Tue Oct 17 07:30:00 CDT 2017

Consensus Consensus Range Actual Previous Revised
Import Prices - M/M change 0.5% 0.2% to 0.8% 0.7% 0.6%
Export Prices - M/M change 0.4% -0.1% to 0.5% 0.8% 0.6% 0.7%
Import Prices - Y/Y change 2.7% 2.1%
Export Prices - Y/Y change 2.9% 2.3% 2.4%

Oil skewed cross-border prices sharply higher at the headline level in September, up 0.7 percent for imports, which is 2 tenths above Econoday's consensus, and up 0.8 percent for exports which is double the expected gain. Petroleum import prices jumped 4.5 percent in the month on top of August's 5.0 percent surge. Excluding petroleum, import prices rose 0.3 percent which is still tangible and a gain tied to a 1.8 percent jump for imported foods, feeds & beverages. Excluding both petroleum and foods, import prices managed only a modest 0.2 percent gain.

Pressure on the export side is centered in industrial supplies which rose 3.0 percent in September following August's 1.8 percent gain in a component where petroleum inputs play a significant part. This gain offset a sizable 0.7 percent decline in agricultural exports.

Headline pressures did not pass through to finished goods where, whether for imports or exports, monthly change is confined between 0.1 percent gains and 0.1 percent declines. Year-on-year prices for finished goods, which had been showing some life, are very subdued with a 1.2 percent gain for capital goods exports the highest reading and a 1.3 percent decline for consumer exports the lowest. Year-on-year prices for consumer imports, which is a critical category for the economy, are up 0.2 percent on the year.

Hurricane effects from Harvey and Irma had a small impact on data collection and their effects on oil prices had a strong impact at the headline levels. Yet the monthly effects are fading pointing to more subdued readings in the next report.

Market Consensus Before Announcement
September's import prices are not expected to cool much from August, the result of hurricane-inflated energy prices. Econoday's consensus is a 0.5 percent gain vs August's 0.6 percent surge while export prices, which also rose 0.6 percent in August on the back of petroleum-related price strength in industrial supplies, are expected to increase 0.4 percent. Outside of one-time factors, however, there were indications of fundamental price increases in August as finished goods posted rare and wide increases.

Import price indexes are compiled for the prices of goods that are bought in the United States but produced abroad and export price indexes are compiled for the prices of goods sold abroad but produced domestically. These prices indicate inflationary trends in internationally traded products.

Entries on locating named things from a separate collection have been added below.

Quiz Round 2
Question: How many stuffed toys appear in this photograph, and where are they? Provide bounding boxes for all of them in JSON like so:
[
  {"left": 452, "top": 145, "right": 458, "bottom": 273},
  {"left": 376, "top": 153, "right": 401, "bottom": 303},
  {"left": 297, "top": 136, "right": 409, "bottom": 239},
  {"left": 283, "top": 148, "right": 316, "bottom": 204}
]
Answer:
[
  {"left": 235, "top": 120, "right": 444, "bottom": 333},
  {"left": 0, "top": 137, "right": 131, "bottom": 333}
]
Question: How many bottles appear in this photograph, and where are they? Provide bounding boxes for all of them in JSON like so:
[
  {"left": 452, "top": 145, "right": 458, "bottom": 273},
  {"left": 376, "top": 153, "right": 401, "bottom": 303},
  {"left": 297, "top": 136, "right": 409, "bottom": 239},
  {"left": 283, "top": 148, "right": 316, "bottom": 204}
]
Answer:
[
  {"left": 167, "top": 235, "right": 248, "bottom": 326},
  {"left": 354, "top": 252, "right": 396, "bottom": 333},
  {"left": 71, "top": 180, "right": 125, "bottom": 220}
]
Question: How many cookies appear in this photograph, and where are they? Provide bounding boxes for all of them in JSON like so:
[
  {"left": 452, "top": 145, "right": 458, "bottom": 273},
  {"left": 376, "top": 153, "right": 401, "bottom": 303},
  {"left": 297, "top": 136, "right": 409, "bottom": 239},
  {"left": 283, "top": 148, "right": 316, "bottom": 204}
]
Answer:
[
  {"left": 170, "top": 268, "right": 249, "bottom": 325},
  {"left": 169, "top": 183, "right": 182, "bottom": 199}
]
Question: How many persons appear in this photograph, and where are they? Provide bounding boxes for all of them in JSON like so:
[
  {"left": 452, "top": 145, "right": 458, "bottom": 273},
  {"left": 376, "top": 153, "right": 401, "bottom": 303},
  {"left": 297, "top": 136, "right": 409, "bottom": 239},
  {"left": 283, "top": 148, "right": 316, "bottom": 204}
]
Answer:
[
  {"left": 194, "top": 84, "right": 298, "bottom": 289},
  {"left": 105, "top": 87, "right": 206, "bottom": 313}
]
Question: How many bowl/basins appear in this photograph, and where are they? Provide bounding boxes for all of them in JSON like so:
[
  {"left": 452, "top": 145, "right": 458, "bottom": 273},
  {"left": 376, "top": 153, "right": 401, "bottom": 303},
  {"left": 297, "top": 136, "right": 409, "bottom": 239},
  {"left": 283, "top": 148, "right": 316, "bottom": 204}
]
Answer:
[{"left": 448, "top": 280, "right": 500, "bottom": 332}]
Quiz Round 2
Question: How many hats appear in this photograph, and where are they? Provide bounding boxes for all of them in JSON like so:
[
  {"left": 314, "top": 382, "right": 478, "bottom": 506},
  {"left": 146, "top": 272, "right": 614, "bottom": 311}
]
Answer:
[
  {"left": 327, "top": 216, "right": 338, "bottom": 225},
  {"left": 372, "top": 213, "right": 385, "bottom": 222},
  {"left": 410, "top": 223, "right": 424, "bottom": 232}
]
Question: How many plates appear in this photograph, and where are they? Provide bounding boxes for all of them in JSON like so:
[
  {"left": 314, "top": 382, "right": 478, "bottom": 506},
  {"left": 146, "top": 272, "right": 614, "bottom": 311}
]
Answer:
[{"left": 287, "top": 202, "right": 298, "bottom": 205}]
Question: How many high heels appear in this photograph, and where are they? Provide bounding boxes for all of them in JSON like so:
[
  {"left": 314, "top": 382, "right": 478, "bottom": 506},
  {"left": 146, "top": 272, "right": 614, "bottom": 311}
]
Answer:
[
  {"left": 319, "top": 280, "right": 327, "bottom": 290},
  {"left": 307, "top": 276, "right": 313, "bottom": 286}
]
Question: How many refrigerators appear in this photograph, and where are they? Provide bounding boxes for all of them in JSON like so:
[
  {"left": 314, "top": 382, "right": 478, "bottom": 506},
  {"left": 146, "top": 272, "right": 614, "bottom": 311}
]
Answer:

Changes in import and export prices are a valuable gauge of inflation here and abroad. Furthermore, the data can directly impact the financial markets such as bonds and the dollar. The bond market is especially sensitive to the risk of importing inflation because it erodes the value of the principal (the original investment) which is paid back when the bond matures. It also decreases the value of the steady stream of interest rate payments on this type of security. Inflation leads to higher interest rates and that's bad news for stocks, as well. By monitoring inflation gauges such as import prices, investors can keep an eye on this menace to their portfolios.